Joe Rice looked up from his computer and raised both fists high in the air. “He shoots, he scores, the crowd goes wild.”
“Talk to me, Joe,” Callahan said.
“Eddie Feng’s phone is pinging a tower off Harry Hines Boulevard near the LBJ Expressway. Google Maps shows two strip clubs in that quadrant. One of them is closed until six, but a place called Chicas Peligrosas opens at noon. It’s not far from here.”
Callahan stood again and grabbed her jacket, glaring across the squad room. “Why aren’t y’all already in your cars?”
Less than ten minutes after Special Agent Kelsey Callahan slapped the flat of her hand on the top of her desk, fourteen members of the North Texas Crimes Against Children Task Force followed her out the hangar door en route to Chicas Peligrosas. Considering the story Blanca Limón told her about Eddie Feng and his friends, Callahan thought she might just arrest everyone in the place. Even if they weren’t involved with Feng, odds are they’d be sitting around watching a bunch of kids take their clothes off. It would do them good to cool their heels in Dallas County lockup until a judge cut them loose. They might beat the rap, but they wouldn’t be able to beat the ride.
11
Less than six miles from the Dallas Area CAC Task Force hangar, Jack Ryan, Jr., slouched at his wobbly table and tried to figure out how he could unsee the sad scene unfolding amid the pulsing lights and throbbing music on the raised stage less than ten feet away. He ordered a second bottle of Corona from a sullen Hispanic waitress. Unlike the girls on the stage, who wore nothing but tiny G-strings and sweaty layers of body glitter, the waitress got to wear a tube top. Unfortunately, it was so small it wouldn’t have covered a roll of breath mints, let alone her full figure. Not that any strip club was an upstanding establishment, but there were strip clubs and there were strip clubs. These girls looked awfully young and it made Jack feel dirty to be within a hundred feet of them. He did his best impersonation of a happy-go-lucky frat boy, but a sticky film of unknown residue on the table’s surface made him wish he’d worn long sleeves. The slightly sour smell of the place melded with the pulsing bass note from the speakers behind the stage like some kind of enhanced interrogation measure, making it difficult to think.

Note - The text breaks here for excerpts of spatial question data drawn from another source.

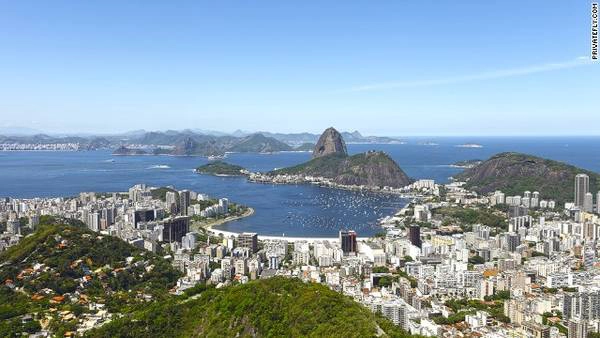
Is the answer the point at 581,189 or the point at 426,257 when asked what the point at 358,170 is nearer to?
the point at 581,189

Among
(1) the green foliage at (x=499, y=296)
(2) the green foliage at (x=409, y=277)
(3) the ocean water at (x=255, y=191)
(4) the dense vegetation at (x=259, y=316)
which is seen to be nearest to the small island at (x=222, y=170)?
(3) the ocean water at (x=255, y=191)

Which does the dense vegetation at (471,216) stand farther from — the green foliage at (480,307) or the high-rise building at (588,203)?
the green foliage at (480,307)

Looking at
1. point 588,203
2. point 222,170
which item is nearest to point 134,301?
point 588,203

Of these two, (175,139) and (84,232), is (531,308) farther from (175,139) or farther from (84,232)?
(175,139)

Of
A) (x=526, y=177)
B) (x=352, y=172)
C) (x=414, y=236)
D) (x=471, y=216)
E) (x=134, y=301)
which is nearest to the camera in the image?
(x=134, y=301)

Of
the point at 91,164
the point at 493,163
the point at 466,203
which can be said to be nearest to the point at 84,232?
the point at 466,203

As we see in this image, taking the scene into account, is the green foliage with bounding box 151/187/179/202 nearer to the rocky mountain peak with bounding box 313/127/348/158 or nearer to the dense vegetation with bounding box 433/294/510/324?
the dense vegetation with bounding box 433/294/510/324

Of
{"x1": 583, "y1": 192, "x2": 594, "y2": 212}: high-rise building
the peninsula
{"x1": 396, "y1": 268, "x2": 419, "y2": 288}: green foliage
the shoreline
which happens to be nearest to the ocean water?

Ryan faced the dancers but scanned the rest of the club with his peripheral vision—a respite from focusing on the poor girls on stage doing their level best to look sexy. He knew Chavez was doing the same, taking the left half of the club—including a couple tables of triad types and Fee Fi Fo Fum, who remained by the front door. Jack looked predominantly at the area to his right. The strobe lights of the stage left the area extra-dark, but he could just make out the curtained booths in the shadows along the back wall—where the special “dance” arrangements were taken care of. At the far end of the stage, Eddie Feng sat next to an equally sleazy-looking Tres Equis guy and tapped away on his iPad in between slugs of Red Bull.
Feng was the polar opposite of the giant at the front door. His skin was pasty and pale, appearing to glow pulsing strobes. As with many of the people Ryan had followed over the years, there was nothing formidable about the man at all. In fact, calling him wormy was a disservice to actual worms.